E infatti malgrado i pronostici sulla carta, la partita è combattuta e le due squadre sembrano annullare a centrocampo i rispetti pregi di gioco. Difficile per il Barcellona proporre il solito fraseggio, difficile per la Sampdoria costruire l’impostazione del suo gioco offensivo.
C’è la voglia di vincere ma anche la paura di perdere per entrambe. Così il primo tempo fila via senza troppi scossoni e le due compagini bloccate sullo zero zero. Dopo l’intervallo però il Barca sembra essersi dato una scossa e la Samp continua a difendersi agendo solo di rimessa e in contropiede. E infatti è proprio in uno di questi che Vialli sbaglia il colpo vincente dopo la solita volata di Lombardo che gli crossa il pallone in aerea.

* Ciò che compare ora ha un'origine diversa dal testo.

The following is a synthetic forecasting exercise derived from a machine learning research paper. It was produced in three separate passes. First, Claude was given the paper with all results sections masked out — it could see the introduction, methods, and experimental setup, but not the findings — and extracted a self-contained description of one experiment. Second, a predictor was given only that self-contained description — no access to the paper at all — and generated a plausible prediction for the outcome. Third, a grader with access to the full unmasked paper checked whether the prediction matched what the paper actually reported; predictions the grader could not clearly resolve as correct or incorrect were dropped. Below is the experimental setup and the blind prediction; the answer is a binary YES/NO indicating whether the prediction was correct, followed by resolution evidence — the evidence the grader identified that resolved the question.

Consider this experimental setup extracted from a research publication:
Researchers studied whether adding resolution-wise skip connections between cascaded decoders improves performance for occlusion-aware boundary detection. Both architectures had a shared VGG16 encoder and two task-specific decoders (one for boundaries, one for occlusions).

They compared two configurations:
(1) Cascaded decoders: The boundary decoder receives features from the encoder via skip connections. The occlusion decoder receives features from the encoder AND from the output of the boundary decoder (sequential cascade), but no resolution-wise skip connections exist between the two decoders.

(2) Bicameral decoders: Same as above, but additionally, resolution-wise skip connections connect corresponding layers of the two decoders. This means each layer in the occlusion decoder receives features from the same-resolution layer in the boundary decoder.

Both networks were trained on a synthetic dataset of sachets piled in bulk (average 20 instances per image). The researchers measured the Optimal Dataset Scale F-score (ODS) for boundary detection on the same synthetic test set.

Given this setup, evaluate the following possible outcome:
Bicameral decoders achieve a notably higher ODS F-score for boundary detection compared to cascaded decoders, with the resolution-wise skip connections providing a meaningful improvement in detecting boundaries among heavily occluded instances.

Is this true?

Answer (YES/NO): NO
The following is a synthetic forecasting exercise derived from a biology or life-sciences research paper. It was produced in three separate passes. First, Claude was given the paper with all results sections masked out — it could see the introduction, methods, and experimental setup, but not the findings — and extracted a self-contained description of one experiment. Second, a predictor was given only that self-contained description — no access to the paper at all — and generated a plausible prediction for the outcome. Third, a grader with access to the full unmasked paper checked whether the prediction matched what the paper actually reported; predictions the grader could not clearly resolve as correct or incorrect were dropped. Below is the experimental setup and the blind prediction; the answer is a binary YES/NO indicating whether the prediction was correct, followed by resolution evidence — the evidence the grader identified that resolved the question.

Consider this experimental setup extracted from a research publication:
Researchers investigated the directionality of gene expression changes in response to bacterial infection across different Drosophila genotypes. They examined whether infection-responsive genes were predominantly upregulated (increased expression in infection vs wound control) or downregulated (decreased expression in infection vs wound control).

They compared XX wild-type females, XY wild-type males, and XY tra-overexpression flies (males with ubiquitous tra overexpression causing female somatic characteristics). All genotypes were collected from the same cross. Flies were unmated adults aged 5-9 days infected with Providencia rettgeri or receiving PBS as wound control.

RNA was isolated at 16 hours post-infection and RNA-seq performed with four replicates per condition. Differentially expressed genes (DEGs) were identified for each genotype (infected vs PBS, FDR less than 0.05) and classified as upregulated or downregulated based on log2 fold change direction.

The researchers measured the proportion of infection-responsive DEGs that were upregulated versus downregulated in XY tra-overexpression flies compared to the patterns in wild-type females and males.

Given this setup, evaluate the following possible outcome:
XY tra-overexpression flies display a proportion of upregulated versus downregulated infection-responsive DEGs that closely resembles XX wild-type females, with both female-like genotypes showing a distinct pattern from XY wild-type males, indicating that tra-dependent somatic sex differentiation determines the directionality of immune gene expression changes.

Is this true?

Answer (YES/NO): NO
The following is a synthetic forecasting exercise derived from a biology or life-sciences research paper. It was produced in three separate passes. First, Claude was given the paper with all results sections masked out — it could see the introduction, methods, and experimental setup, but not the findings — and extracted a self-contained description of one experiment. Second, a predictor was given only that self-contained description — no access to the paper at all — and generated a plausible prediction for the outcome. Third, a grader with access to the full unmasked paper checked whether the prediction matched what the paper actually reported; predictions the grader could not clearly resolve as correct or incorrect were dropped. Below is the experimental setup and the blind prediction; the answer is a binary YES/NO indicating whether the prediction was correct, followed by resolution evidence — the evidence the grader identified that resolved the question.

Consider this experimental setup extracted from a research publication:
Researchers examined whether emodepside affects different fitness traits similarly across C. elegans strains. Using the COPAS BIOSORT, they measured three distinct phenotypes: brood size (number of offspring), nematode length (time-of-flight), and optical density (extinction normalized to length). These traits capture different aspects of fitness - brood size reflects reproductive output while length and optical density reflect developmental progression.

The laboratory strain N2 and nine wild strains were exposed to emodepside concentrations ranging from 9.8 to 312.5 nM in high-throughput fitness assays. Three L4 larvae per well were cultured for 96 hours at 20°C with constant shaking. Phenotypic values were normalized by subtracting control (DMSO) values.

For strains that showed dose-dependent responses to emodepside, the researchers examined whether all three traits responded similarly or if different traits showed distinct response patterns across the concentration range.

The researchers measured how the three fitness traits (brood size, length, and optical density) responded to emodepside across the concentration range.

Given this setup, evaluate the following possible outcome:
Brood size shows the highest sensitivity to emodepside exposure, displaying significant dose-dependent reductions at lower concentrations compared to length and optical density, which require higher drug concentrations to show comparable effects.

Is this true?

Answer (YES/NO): YES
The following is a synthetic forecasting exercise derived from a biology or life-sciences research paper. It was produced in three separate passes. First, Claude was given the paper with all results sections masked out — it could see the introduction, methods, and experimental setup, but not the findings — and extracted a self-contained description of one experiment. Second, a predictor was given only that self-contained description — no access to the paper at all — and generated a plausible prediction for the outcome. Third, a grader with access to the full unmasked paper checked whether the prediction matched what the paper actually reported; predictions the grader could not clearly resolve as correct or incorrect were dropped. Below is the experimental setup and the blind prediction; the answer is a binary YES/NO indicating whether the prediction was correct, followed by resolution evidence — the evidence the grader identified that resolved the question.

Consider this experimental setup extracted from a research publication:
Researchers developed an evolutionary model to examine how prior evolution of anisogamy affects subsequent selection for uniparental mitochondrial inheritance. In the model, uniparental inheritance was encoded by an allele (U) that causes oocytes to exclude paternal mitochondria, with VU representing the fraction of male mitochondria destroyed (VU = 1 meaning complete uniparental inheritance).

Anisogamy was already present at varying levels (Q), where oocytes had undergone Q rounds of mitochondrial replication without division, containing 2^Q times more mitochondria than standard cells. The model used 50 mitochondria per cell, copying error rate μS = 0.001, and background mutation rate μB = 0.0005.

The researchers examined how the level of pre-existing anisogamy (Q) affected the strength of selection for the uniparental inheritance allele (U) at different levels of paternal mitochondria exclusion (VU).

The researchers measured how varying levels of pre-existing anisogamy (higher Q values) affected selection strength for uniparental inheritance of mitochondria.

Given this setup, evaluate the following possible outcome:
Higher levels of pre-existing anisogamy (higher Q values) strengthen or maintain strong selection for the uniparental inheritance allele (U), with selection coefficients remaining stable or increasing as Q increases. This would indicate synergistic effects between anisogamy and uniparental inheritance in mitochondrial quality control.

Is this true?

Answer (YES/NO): NO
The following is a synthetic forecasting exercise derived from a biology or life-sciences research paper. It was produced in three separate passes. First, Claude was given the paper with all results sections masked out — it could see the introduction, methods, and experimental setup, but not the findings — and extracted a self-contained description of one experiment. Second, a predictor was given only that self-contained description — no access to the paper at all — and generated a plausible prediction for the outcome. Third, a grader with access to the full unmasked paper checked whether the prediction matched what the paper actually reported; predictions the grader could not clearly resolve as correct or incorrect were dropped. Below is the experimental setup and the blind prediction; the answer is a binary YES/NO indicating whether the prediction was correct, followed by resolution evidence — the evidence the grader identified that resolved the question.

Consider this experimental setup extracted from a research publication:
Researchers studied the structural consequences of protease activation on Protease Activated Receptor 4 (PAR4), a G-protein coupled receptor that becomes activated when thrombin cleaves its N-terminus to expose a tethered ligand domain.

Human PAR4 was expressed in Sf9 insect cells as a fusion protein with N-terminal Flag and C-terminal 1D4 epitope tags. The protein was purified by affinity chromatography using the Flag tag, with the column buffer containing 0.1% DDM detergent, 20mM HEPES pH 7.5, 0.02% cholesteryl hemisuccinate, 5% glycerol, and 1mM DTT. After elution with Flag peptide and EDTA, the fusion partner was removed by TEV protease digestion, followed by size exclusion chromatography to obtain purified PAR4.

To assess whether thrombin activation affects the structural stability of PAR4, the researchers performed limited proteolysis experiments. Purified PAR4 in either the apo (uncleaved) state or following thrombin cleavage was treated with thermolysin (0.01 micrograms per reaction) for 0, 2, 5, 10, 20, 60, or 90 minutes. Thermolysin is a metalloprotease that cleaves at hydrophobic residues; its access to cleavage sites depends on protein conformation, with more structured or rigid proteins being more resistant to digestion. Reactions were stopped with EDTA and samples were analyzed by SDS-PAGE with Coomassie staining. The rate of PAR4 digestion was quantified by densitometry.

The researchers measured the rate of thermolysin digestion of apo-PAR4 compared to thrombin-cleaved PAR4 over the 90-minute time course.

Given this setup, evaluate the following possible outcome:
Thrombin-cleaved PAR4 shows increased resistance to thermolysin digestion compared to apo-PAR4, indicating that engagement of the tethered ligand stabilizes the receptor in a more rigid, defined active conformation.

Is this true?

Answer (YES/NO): YES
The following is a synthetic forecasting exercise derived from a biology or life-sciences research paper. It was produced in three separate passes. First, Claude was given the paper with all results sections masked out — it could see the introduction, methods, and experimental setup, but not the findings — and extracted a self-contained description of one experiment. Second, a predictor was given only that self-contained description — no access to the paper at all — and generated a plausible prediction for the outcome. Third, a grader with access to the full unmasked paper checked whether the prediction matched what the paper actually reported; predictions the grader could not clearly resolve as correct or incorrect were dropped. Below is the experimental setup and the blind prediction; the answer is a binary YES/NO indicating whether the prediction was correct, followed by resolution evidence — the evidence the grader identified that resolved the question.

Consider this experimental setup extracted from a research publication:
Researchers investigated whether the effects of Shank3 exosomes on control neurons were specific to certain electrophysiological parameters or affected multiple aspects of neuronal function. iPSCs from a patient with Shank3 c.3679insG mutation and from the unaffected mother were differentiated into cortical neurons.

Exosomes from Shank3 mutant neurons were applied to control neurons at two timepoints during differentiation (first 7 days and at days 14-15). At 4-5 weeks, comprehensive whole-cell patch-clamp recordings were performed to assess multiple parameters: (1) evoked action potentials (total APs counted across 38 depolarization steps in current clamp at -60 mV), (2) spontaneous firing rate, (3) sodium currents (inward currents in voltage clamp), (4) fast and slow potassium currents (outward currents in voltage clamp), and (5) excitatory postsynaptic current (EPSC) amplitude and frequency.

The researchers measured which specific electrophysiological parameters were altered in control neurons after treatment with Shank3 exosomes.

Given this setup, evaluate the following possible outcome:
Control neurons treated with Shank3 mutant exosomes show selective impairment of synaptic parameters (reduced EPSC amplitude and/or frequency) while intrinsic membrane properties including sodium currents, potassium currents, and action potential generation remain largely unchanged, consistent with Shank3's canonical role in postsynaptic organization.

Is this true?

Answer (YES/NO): NO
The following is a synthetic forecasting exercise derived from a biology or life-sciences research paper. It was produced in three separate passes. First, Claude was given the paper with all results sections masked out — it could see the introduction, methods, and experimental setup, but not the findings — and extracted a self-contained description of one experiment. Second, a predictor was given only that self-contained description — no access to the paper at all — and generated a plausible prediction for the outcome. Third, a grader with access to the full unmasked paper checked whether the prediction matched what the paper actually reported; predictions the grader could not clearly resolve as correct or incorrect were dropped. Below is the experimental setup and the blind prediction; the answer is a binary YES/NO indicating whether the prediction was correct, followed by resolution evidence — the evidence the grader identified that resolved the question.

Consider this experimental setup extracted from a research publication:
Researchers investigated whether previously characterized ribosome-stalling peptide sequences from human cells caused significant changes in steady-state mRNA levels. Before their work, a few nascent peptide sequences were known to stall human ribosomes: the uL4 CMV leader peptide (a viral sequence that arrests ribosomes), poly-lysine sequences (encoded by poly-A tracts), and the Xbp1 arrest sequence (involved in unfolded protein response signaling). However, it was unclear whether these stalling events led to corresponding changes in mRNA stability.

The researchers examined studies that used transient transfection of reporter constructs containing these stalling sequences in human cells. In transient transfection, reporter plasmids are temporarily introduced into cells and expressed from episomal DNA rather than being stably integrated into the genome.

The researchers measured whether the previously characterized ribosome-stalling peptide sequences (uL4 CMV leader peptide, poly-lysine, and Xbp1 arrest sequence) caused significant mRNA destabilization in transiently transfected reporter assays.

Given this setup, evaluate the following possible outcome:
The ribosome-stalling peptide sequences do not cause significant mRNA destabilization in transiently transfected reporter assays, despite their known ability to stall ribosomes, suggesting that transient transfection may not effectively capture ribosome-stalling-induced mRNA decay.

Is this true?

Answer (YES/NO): YES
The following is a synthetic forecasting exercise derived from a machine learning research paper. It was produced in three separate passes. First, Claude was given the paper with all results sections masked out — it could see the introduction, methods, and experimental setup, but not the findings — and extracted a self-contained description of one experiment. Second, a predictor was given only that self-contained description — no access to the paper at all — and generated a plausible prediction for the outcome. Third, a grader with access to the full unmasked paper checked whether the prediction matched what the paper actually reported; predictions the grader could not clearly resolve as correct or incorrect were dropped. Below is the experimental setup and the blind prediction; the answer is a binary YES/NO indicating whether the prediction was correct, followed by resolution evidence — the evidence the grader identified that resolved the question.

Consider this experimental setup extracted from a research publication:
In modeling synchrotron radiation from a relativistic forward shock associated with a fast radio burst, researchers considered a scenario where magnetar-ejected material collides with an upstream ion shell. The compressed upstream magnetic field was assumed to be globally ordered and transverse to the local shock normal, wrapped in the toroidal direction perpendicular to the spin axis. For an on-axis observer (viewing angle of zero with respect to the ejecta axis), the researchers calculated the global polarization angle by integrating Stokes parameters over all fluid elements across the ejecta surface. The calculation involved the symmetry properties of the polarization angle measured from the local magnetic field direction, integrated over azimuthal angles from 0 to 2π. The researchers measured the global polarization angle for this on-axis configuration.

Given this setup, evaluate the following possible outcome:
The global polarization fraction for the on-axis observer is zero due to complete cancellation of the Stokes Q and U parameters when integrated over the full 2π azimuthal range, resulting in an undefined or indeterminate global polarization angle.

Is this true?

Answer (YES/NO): NO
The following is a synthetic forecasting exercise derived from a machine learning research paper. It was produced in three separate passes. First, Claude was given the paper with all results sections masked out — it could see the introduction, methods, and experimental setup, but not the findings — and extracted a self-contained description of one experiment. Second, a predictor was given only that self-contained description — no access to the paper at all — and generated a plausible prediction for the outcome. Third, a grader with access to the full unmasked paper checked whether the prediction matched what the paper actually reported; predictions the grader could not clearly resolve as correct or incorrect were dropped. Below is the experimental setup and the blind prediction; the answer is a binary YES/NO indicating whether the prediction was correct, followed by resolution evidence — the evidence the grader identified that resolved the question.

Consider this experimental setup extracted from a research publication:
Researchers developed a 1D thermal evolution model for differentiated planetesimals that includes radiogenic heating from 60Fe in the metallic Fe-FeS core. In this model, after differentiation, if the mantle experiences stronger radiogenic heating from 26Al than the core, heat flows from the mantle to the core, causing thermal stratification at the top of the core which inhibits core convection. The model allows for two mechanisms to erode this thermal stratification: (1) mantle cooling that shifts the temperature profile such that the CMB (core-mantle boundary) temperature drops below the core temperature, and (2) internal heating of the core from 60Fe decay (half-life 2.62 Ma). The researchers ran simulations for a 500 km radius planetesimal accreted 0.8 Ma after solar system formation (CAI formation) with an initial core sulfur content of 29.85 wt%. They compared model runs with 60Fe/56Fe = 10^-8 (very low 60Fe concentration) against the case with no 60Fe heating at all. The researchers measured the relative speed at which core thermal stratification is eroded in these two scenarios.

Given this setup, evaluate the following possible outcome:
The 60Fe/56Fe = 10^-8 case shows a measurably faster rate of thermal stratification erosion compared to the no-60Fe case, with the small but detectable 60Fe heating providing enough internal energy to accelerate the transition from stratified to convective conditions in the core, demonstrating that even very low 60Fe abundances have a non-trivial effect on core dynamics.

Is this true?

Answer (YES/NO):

La partita in effetti comincia ad aprirsi, complici la stanchezza e le paure che cominciano a lasciar posto alla voglia di chiuderla e portarsi a casa la vittoria in qualche modo. Un’occasione per parte per sbloccare la partita, poi forse l’occasione migliore per i blucerchiati: ancora Vialli solo davanti al portiere con la palla che esce però di poco a lato.
Vialli, che con la valigia già pronta destinazione Juventus sarà uno dei più attivi ma anche dei più imprecisi in questa partita (tanto che venne poi sostituito nei supplementari). Un match peraltro giocato sul filo del rasoio per entrambe, che si chiuse anche al novantesimo senza alcuna rete grazie anche alla bravura dei due estremi difensori.
Nei supplementari ancora più passaggi e ancora meno spazi. Tutto sembra ormai portare le due alla temibile lotteria dei rigori per aggiudicarsi la Coppa. Fino al minuto 112, quando Koeman piazza il pallone qualche metro fuori dall’area per un calcio di punizione dei suoi: il pallone viaggia rasoterra passando sotto le gambe di almeno tre doriani corsi verso la traiettoria, e finisce sulla destra di un Pagliuca leggermente in contro tempo.
Mancano una manciata di minuti alla fine del sogno. La Sampdoria prova in ogni modo l’assedio finale per trovare il meritato pareggio. Ma come sappiamo, non ci riuscirà. Quello splendido ciclo si chiude quella sera, senza capacità di replica, senza possibilità di rivincita.